Why are we, the game community, the game industry, trade bodies and, from what I've seen, a hell of a lot of people on social media, so worried by the WHO's gaming disorder? Are we scared it might signal some sort of censorship, some sort of government intervention? If gaming disorder is real, might some sort of law come into place that prevents developers from making the games we know and love?

Even if this were the case, to call on the WHO to ditch gaming disorder as a potential thing is so silly as to make the video game industry look juvenile. It reinforces the whole spotty kids playing alone in their bedroom rhetoric I thought we'd left behind. Video games are brilliant and fun and have educational, therapeutic and recreational value, just as this joint statement points out, but they are also complex, often problematic, sometimes cynical and occasionally exploitative.

Underneath it all, I think the reaction to the WHO's gaming disorder is about the fear of facing up to uncomfortable truths about game design. We celebrate games that are addictive but we refuse to call them addictive, even though they have been designed to be exactly that.

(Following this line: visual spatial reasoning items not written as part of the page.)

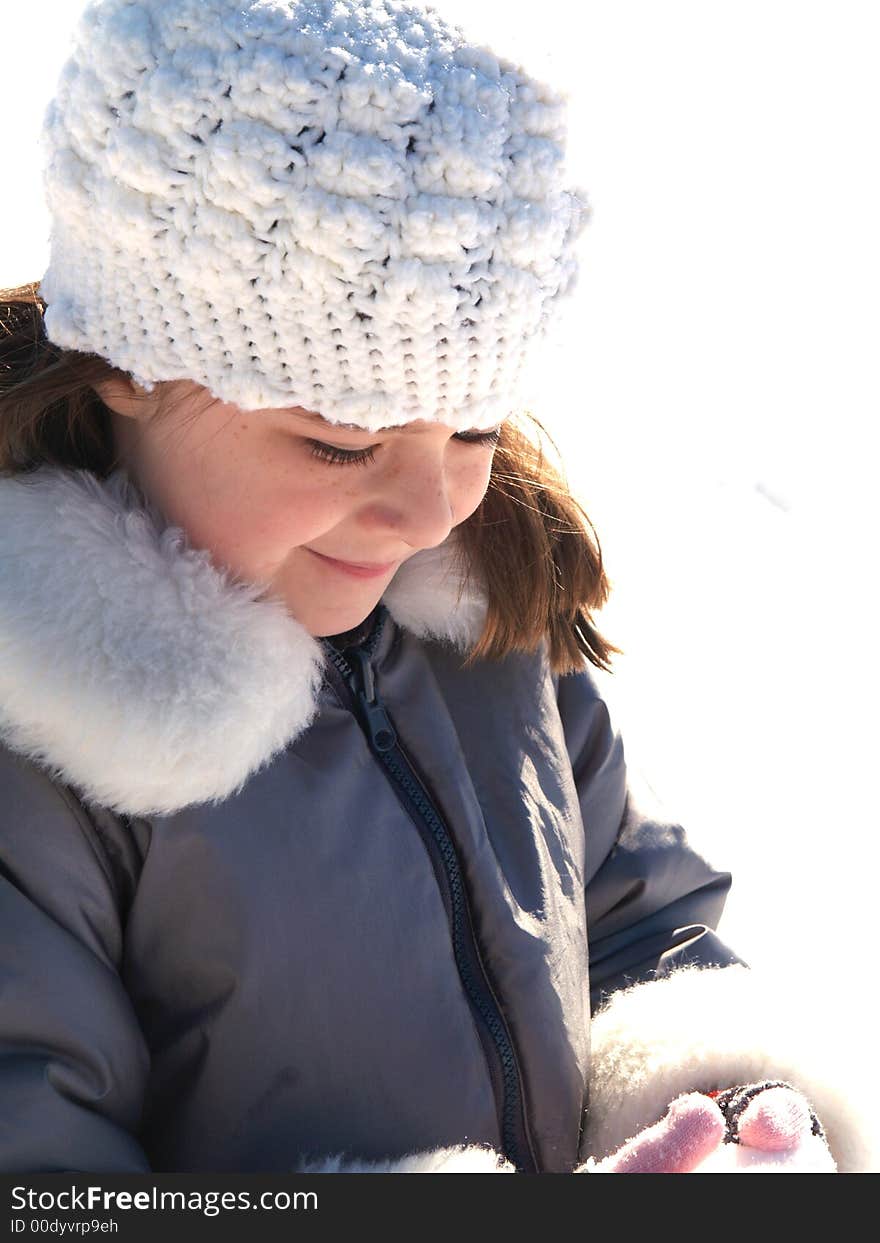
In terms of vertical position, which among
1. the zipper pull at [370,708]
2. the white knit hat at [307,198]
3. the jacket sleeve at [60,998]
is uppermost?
the white knit hat at [307,198]

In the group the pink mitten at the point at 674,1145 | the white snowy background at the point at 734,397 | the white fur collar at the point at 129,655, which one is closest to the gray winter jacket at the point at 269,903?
the white fur collar at the point at 129,655

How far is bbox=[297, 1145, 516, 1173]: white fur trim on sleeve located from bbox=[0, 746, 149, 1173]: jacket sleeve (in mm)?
149

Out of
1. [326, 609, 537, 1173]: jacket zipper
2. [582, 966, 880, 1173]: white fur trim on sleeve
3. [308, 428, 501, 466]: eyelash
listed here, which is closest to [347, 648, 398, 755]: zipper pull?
[326, 609, 537, 1173]: jacket zipper

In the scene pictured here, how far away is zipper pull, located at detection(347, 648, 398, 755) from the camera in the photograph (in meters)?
1.21

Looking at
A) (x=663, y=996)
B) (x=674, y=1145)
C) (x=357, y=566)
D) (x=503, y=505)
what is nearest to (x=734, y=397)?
(x=503, y=505)

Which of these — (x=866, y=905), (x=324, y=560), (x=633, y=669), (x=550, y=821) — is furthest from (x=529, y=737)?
(x=633, y=669)

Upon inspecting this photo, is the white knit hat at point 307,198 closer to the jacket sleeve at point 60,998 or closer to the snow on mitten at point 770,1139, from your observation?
the jacket sleeve at point 60,998

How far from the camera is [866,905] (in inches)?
75.9

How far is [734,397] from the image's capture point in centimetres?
361

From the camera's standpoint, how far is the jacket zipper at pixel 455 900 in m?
1.17

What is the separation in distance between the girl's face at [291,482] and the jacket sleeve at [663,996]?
0.47 metres

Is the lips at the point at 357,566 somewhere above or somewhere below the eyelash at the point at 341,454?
below

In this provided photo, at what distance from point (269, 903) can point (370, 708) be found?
0.79 feet

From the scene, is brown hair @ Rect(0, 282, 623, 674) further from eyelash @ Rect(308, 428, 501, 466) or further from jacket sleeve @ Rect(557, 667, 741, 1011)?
eyelash @ Rect(308, 428, 501, 466)
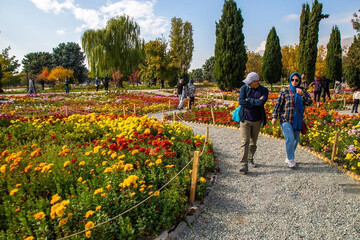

Developers want you to become addicted to their games, which is understandable because if people are hooked on your game it suggests it's really fucking good. The grind, loot, loot boxes, levelling up, infinite progression, prestige, battle passes, experience points, the numbers, the numbers and even more numbers, all going up - this is the guts of popular video games today. Keep us in the game, keep us engaged, keep us caring and then the recurring revenue rolls in. In this context, it seems reasonable that something along the lines of a gaming disorder might actually be a useful thing to think about. To do the 'talk to the hand 'cos the face 'aint listening' thing to the WHO on this is, well, it's not a good look.

The WHO sounds pretty serious about gaming disorder.

The video game industry cites concern from academics that the WHO's inclusion of gaming disorder could lead to "a genuine risk of abuse of diagnoses", and that's why the "burden of evidence and the clinical utility should be extremely high". Fair enough, more research is required. But this line feels like that bit in Star Wars when Obi-Wan Kenobi waves his hand and does the Jedi mind trick on those Stormtroopers: the industry just wants gaming disorder to go away. We're more worried about the ramifications of gaming disorder than whether gaming disorder might be the real deal.

A more grown up approach would be for the industry to admit that not everything in video game land is peaches and rainbows. Sometimes things go wrong. Sometimes developers and publishers overreach, make mistakes, push too far and make games that don't feel quite right. And sometimes those games that don't feel quite right collide with people who have a certain personality type, or are vulnerable, or even just lazy, or looking for an escape, or are trying to fill a void, or find World of Warcraft the greatest thing in the entire world, and that's where things can start to go wrong. Rather than denying gaming disorder, let's analyse it, work out the how and why of it, whether it can help get to the root of underlying issues and, crucially, whether it's something we need to help people overcome.

I'll never forget the ultimatum. My girlfriend pulled no punches. Me or that, she said. We're now married with kids and happier than ever. A lucky escape? I do not look back at my time playing World of Warcraft with disgust. I do not blame Blizzard for my actions. I find it hard to muster any shame, either. I had an absolutely wonderful time playing that game. The laughs we had! But I now accept that period of my life for what it was: a video game-fuelled addiction that spiralled out of control and screeched to a halt just before catastrophe hit.

To pretend otherwise isn't just wrong, it's dangerous.